Uzun Bektaş Aslıhan, Bora Balahan, Ünsal Erbil
Department of Pediatric Rheumatology, Dokuz Eylul University, Izmir, Turkey.
Eur J Pediatr. 2025 Jul 18;184(8):491. doi: 10.1007/s00431-025-06318-y.
Familial Mediterranean fever (FMF) is the most common monogenic autoinflammatory disease. Large language models (LLMs) offer rapid access to medical information. This study evaluated and compared the reliability, quality, and accuracy of ChatGPT-4o and LLaMA-3.1 for FMF. Single Hub and Access Point for Paediatric Rheumatology in Europe (SHARE) and European League Against Rheumatism (EULAR) guidelines were used for question generation and also for answer validation. Thirty-one questions were developed from a clinician's perspective based on the related guidelines. Two pediatric rheumatologists with over 20 years of FMF experience independently and blindly evaluated the responses. Reliability, quality, and accuracy were assessed using the modified DISCERN Scale, Global Quality Score, and the guidelines, respectively. Readability was assessed using multiple established indices. Statistical analyses included the Shapiro-Wilk test to assess normality, followed by paired t-tests for normally distributed scores, and Wilcoxon signed-rank tests for non-normally distributed scores. Both models demonstrated moderate reliability and high response quality. In terms of alignment with the guidelines, LLaMA provided fully aligned, complete, and accurate responses to 51.6% (16/31) of the questions, whereas ChatGPT provided such responses to 80.6% (25/31). While 9.7% (4/31) of LLaMA's responses were entirely contradictory to the guidelines, ChatGPT did not produce any such responses. ChatGPT outperformed LLaMA in terms of accuracy, quality, and reliability, with statistical significance. Readability assessments showed that both LLMs required college-level understanding.

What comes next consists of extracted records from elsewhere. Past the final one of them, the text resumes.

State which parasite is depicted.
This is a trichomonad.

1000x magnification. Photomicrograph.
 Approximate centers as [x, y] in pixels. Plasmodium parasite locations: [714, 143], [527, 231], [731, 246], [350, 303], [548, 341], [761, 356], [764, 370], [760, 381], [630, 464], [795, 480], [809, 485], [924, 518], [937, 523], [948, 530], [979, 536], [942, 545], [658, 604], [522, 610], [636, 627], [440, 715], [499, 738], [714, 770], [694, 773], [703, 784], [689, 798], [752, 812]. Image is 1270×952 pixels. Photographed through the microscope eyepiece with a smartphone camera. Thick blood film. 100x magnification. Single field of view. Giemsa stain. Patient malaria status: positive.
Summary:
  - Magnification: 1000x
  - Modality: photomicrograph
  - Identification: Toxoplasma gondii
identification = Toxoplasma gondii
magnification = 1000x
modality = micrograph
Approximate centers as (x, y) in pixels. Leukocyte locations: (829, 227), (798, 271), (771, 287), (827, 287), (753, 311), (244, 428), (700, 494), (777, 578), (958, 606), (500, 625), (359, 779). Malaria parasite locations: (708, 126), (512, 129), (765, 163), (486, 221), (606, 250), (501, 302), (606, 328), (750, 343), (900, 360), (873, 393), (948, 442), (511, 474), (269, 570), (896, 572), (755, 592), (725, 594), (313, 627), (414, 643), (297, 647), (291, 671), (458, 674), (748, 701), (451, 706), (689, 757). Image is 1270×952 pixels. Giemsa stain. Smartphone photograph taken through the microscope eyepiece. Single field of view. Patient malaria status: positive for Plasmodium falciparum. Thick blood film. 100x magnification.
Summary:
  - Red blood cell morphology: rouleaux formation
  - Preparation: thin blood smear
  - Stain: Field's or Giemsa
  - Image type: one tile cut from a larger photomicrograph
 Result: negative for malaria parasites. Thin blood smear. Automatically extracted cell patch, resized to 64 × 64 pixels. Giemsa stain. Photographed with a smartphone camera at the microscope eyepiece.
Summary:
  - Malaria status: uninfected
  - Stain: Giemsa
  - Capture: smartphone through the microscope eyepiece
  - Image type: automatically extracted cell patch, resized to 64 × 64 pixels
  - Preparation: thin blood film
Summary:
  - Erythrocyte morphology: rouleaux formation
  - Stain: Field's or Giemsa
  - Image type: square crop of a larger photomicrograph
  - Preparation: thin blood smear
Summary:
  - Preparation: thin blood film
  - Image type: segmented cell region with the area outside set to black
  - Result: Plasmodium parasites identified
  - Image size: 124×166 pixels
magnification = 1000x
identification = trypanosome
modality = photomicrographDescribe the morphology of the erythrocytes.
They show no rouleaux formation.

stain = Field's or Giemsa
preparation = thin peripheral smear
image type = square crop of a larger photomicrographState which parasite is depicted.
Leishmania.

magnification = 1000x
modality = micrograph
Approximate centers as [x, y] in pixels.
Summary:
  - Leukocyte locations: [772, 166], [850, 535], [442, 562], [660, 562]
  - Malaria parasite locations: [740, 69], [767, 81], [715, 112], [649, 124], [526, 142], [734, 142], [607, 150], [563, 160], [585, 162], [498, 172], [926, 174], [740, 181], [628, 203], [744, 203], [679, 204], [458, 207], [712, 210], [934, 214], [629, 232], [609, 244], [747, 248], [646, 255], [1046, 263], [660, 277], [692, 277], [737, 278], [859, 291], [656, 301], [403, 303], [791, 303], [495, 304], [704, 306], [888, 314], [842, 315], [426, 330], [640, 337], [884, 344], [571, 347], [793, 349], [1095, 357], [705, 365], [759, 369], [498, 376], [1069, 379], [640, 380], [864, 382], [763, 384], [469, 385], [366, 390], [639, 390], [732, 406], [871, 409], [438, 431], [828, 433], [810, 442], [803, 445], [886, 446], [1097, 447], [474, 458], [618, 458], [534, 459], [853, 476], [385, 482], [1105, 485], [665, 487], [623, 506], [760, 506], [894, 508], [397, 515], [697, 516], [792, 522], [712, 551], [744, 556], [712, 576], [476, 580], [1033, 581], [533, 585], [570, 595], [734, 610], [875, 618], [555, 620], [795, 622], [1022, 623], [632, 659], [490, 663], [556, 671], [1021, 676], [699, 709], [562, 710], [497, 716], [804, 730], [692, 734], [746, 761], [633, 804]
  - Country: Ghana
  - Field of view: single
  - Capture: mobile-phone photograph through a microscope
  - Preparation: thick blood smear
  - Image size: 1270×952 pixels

While LLMs show great promise, current limitations in accuracy and guideline adherence mean they should supplement, not replace, clinical expertise.
This study does not involve clinical trials; therefore, no clinical trial registration is required.
•FMF is the most common hereditary autoinflammatory disease. LLMs are increasingly used to provide clinical information.
•This is the first study to assess two different LLMs in the context of FMF, evaluating their reliability, quality, and alignment with clinical guidelines. ChatGPT-4o outperformed LLaMA-3.1 in reliability,quality, and guideline alignment for FMF. However, both models showed informational gaps that may limit their clinical use.
家族性地中海热(FMF)是最常见的单基因自身炎症性疾病。大语言模型(LLMs)能快速获取医学信息。本研究评估并比较了ChatGPT-4o和LLaMA-3.1在FMF方面的可靠性、质量和准确性。欧洲儿科风湿病单一中心和接入点(SHARE)及欧洲抗风湿病联盟(EULAR)指南用于问题生成及答案验证。从临床医生角度依据相关指南拟定了31个问题。两名具有20多年FMF经验的儿科风湿病专家独立且盲态地评估回答。分别使用改良的DISCERN量表、全球质量评分和指南评估可靠性、质量和准确性。使用多个既定指标评估可读性。统计分析包括用Shapiro-Wilk检验评估正态性,随后对正态分布分数进行配对t检验,对非正态分布分数进行Wilcoxon符号秩检验。两个模型均显示出中等可靠性和较高的回答质量。在与指南的一致性方面,LLaMA对51.6%(16/31)的问题提供了完全一致、完整且准确的回答,而ChatGPT对80.6%(25/31)的问题提供了此类回答。LLaMA的回答中有9.7%(4/31)与指南完全矛盾,而ChatGPT未给出任何此类回答。ChatGPT在准确性、质量和可靠性方面优于LLaMA,具有统计学意义。可读性评估表明,两个大语言模型都需要大学水平的理解能力。
虽然大语言模型前景广阔,但目前在准确性和遵循指南方面的局限性意味着它们应作为临床专业知识的补充,而非替代。
本研究不涉及临床试验;因此,无需进行临床试验注册。
•FMF是最常见 的遗传性自身炎症性疾病。大语言模型越来越多地用于提供临床信息。
•这是第一项在FMF背景下评估两种不同大语言模型 的研究,评估它们的可靠性、质量以及与临床指南的一致性。ChatGPT-4o在FMF的可靠性、质量和指南一致性方面优于LLaMA-3.1。然而,两个模型都存在信息差距,可能会限制它们的临床应用。